Start of RAW DATA

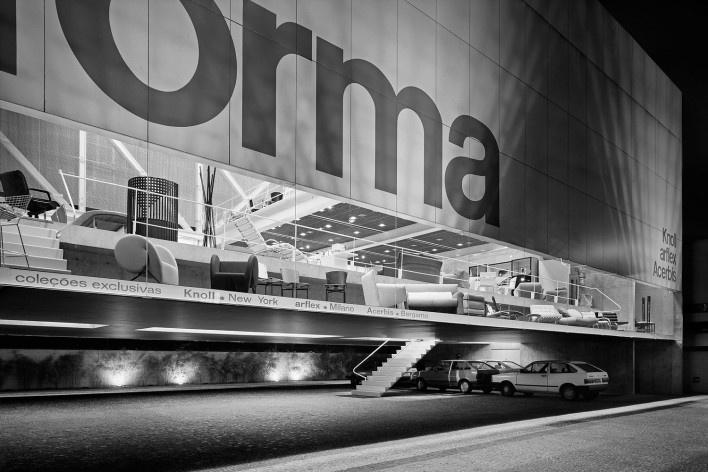 Loja Forma, vista externa. Arquiteto Paulo Mendes da Rocha<br />Foto Nelson Kon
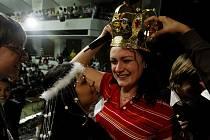 Učitelka Lucie Andělová ze ZŠ Karviná se raduje se svými žáky po vítězství ve finále v anketě o nejoblíbenějšího učitele Zlatý Ámos, která proběhla 27. března v Praze.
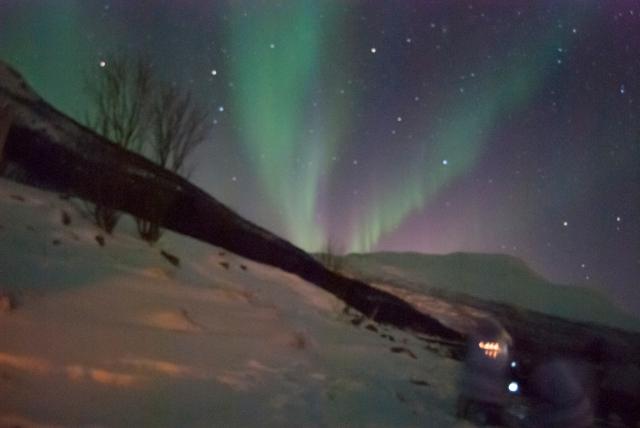 Aurora Boreal sobre el cielo de Skitbon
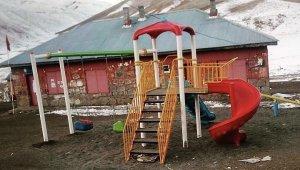 Köylerine park yapılmasını isteyen çocukların hayali gerçek oldu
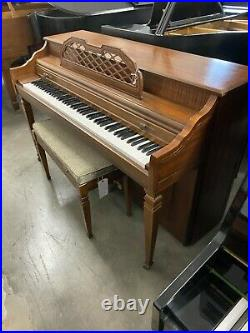 Schafer & Sons Spinet Upright Piano 38 Satin Walnut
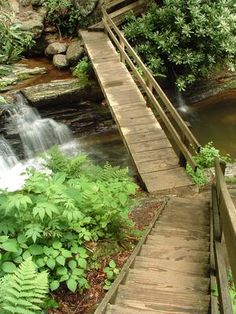 The Best Hikes to Waterfalls in Western North Carolina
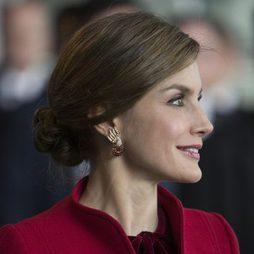 La Reina Letizia muy elegante con un moño bajo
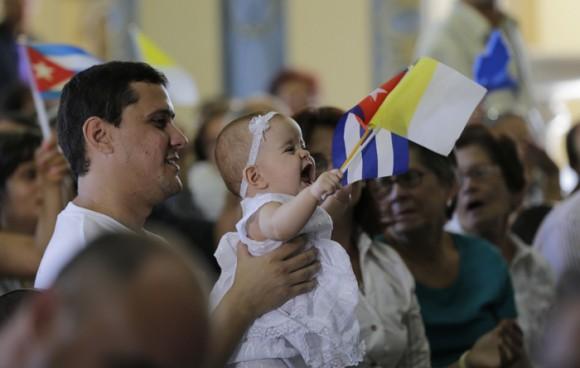 Bienvenido Francisco. a Santiago de Cuba. Foto: Ismael Francisco/ Cubadebate
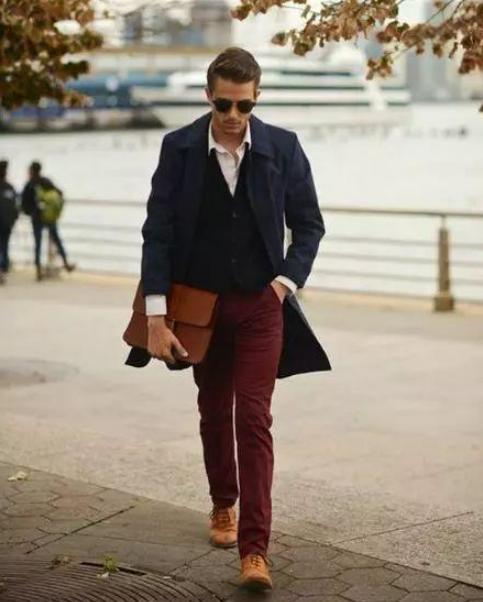 酒红色裤子配什么鞋子好看搭配图片 男士如何穿酒红色裤子
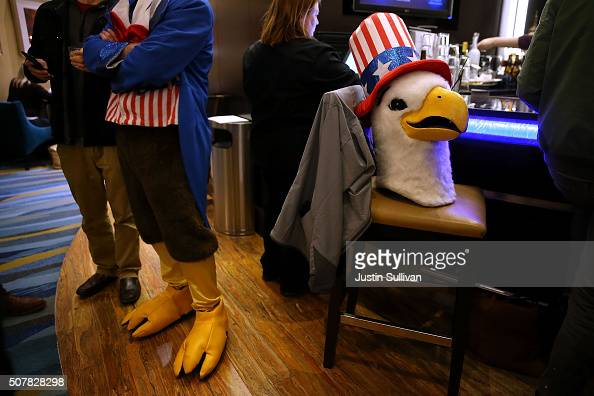 The head of an Uncle Sam eagle sits on a bar stool at the Marriott hotel bar on January 31 2016 in Des Moines Iowa The presidential selection...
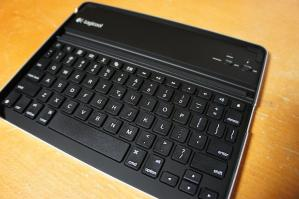 ipad2_logicool_keyboard_tk700_04.jpg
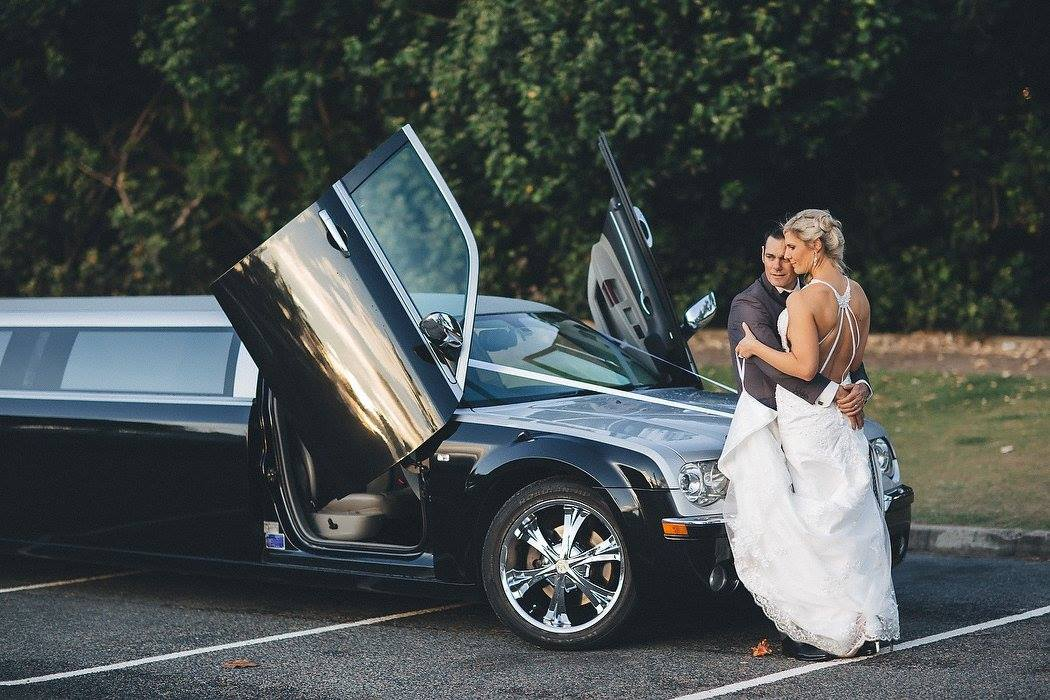 super stretch wedding car 12 seater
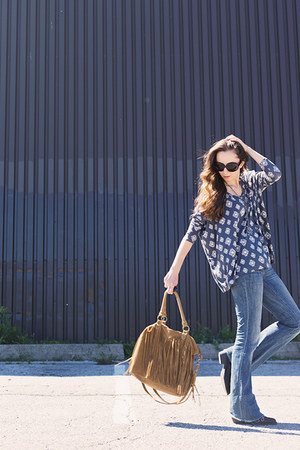 charcoal gray aztec unknown top - navy raw-hem dittos jeans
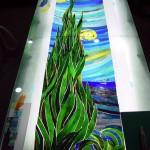 《小出邸 ゴッホ・糸杉のステンドグラス》右側部のガラスカット終了
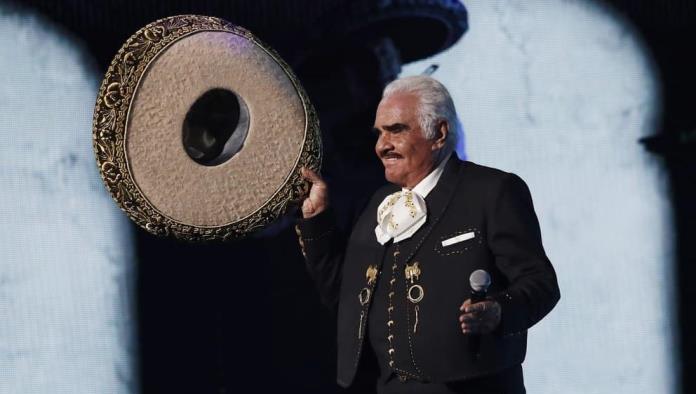 Vicente Fernández, grave en terapia intensiva
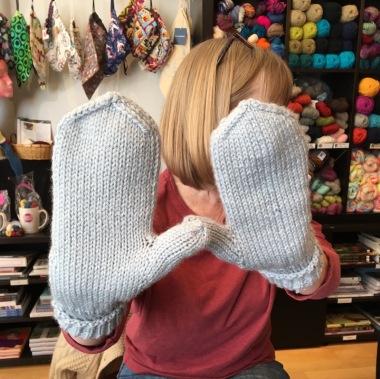 Jeanne-knit-mittens2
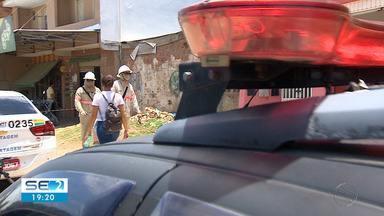 Proprietários de imóveis e estabelecimentos foram autuados suspeitos de furto de energia - Ação aconteceu no Bairro Santa Maria, em Aracaju.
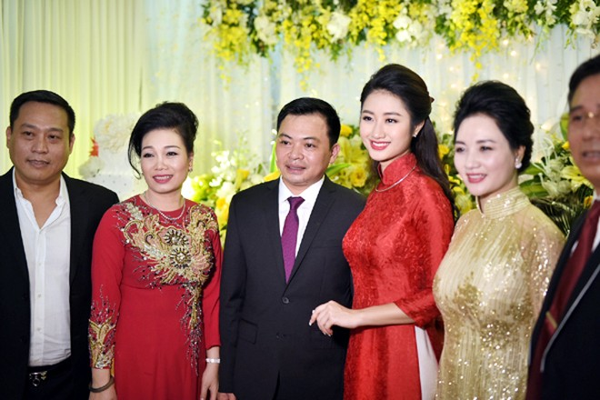 Ngất ngây trước vẻ kiều diễm của Hoa hậu Thu Ngân trong lễ ăn hỏi ảnh 7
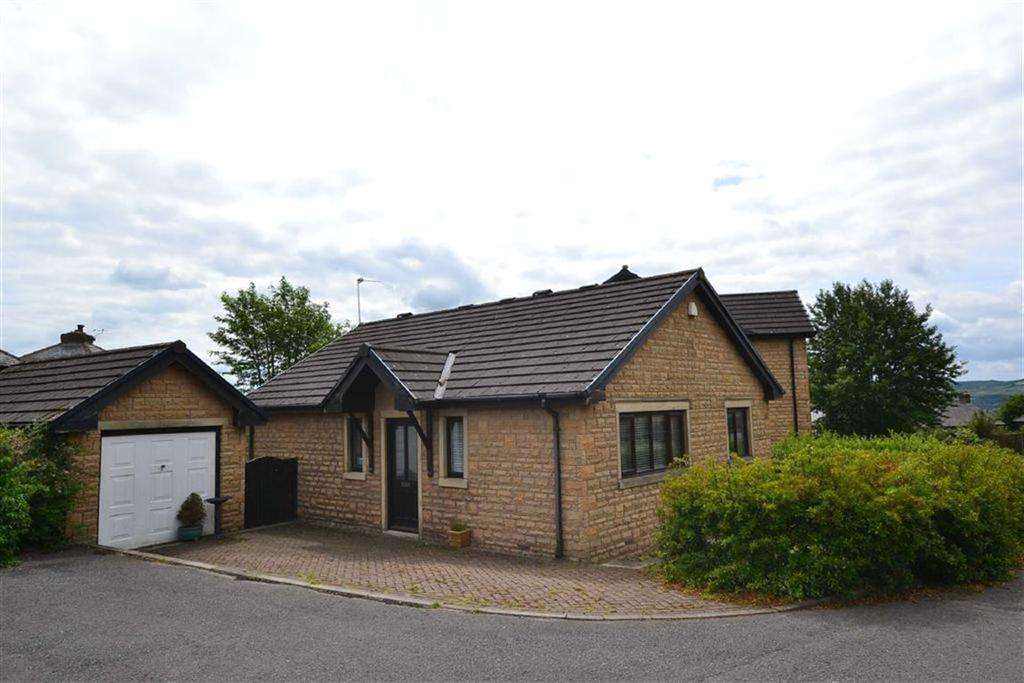 2 Bedrooms Detached Bungalow for sale in Ellerbeck Close, Burnley, Lancashire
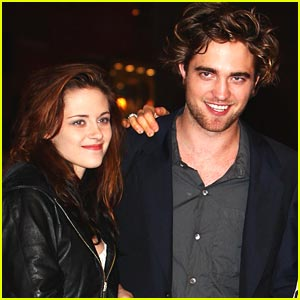 Kristen Stewart Haunts the Twilight Premiere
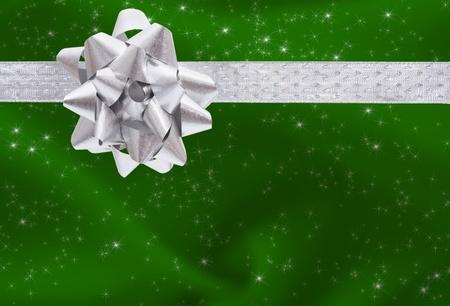 envolturas: Una cinta y arco sobre un fondo verde, presentes Navidad de fondo Foto de archivo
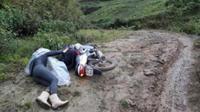 Hình ảnh cô giáo trẻ vùng cao ngã xuống bùn lầy trên đường đến trường khiến nhiều người rơi nước mắt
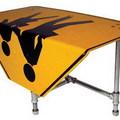 Bútorok KRESZ táblából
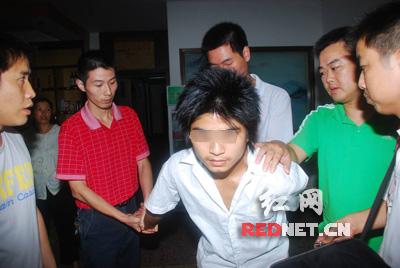 少年 高速/监控实拍:暴徒团伙持抢劫银行暴打职员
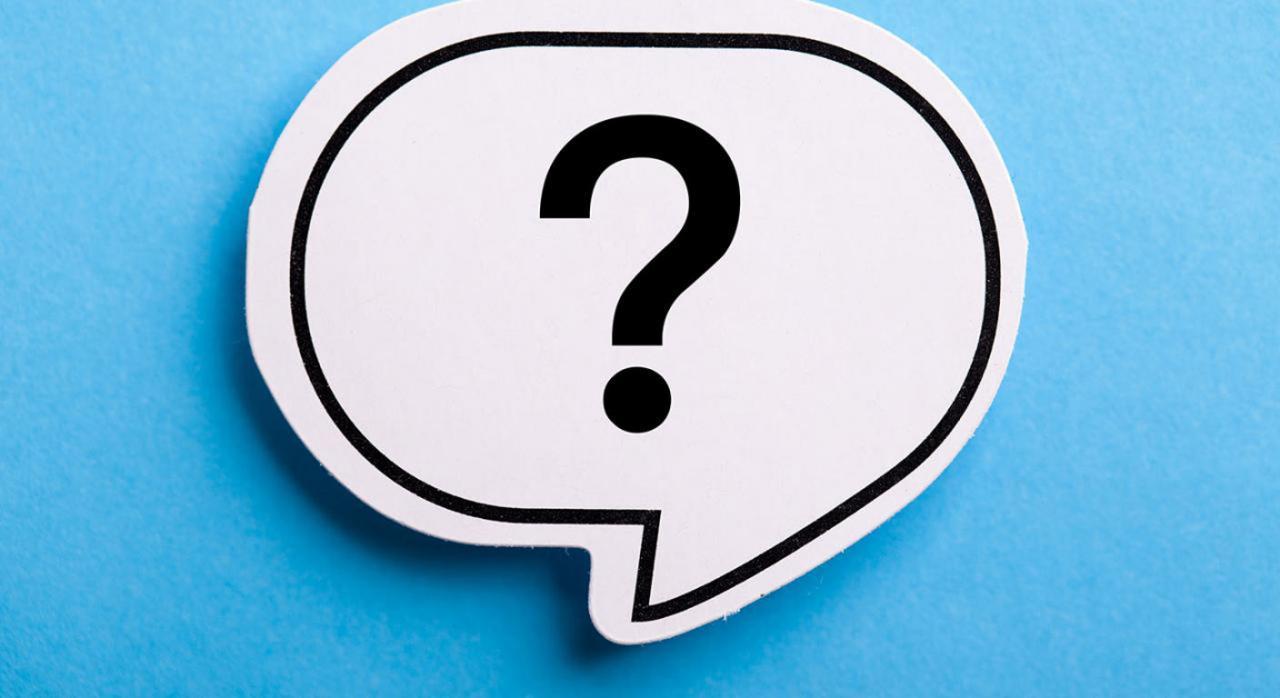 Preguntas frecuentes de la AEAT sobre el IVA en arrendamiento de inmuebles. Imagen de signo de interrogación en bocadillo sobre fondo azul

End of RAW DATA

Reproduce the data above word for word and omit the images.

 Loja Forma, vista externa. Arquiteto Paulo Mendes da Rocha<br />Foto Nelson Kon
 Učitelka Lucie Andělová ze ZŠ Karviná se raduje se svými žáky po vítězství ve finále v anketě o nejoblíbenějšího učitele Zlatý Ámos, která proběhla 27. března v Praze.
 Aurora Boreal sobre el cielo de Skitbon
 Köylerine park yapılmasını isteyen çocukların hayali gerçek oldu
 Schafer & Sons Spinet Upright Piano 38 Satin Walnut
 The Best Hikes to Waterfalls in Western North Carolina
 La Reina Letizia muy elegante con un moño bajo
 Bienvenido Francisco. a Santiago de Cuba. Foto: Ismael Francisco/ Cubadebate
 酒红色裤子配什么鞋子好看搭配图片 男士如何穿酒红色裤子
 The head of an Uncle Sam eagle sits on a bar stool at the Marriott hotel bar on January 31 2016 in Des Moines Iowa The presidential selection...
 ipad2_logicool_keyboard_tk700_04.jpg
 super stretch wedding car 12 seater
 charcoal gray aztec unknown top - navy raw-hem dittos jeans
 《小出邸 ゴッホ・糸杉のステンドグラス》右側部のガラスカット終了
 Vicente Fernández, grave en terapia intensiva
 Jeanne-knit-mittens2
 Proprietários de imóveis e estabelecimentos foram autuados suspeitos de furto de energia - Ação aconteceu no Bairro Santa Maria, em Aracaju.
 Ngất ngây trước vẻ kiều diễm của Hoa hậu Thu Ngân trong lễ ăn hỏi ảnh 7
 2 Bedrooms Detached Bungalow for sale in Ellerbeck Close, Burnley, Lancashire
 Kristen Stewart Haunts the Twilight Premiere
 envolturas: Una cinta y arco sobre un fondo verde, presentes Navidad de fondo Foto de archivo
 Hình ảnh cô giáo trẻ vùng cao ngã xuống bùn lầy trên đường đến trường khiến nhiều người rơi nước mắt
 Bútorok KRESZ táblából
 少年 高速/监控实拍:暴徒团伙持抢劫银行暴打职员
 Preguntas frecuentes de la AEAT sobre el IVA en arrendamiento de inmuebles. Imagen de signo de interrogación en bocadillo sobre fondo azul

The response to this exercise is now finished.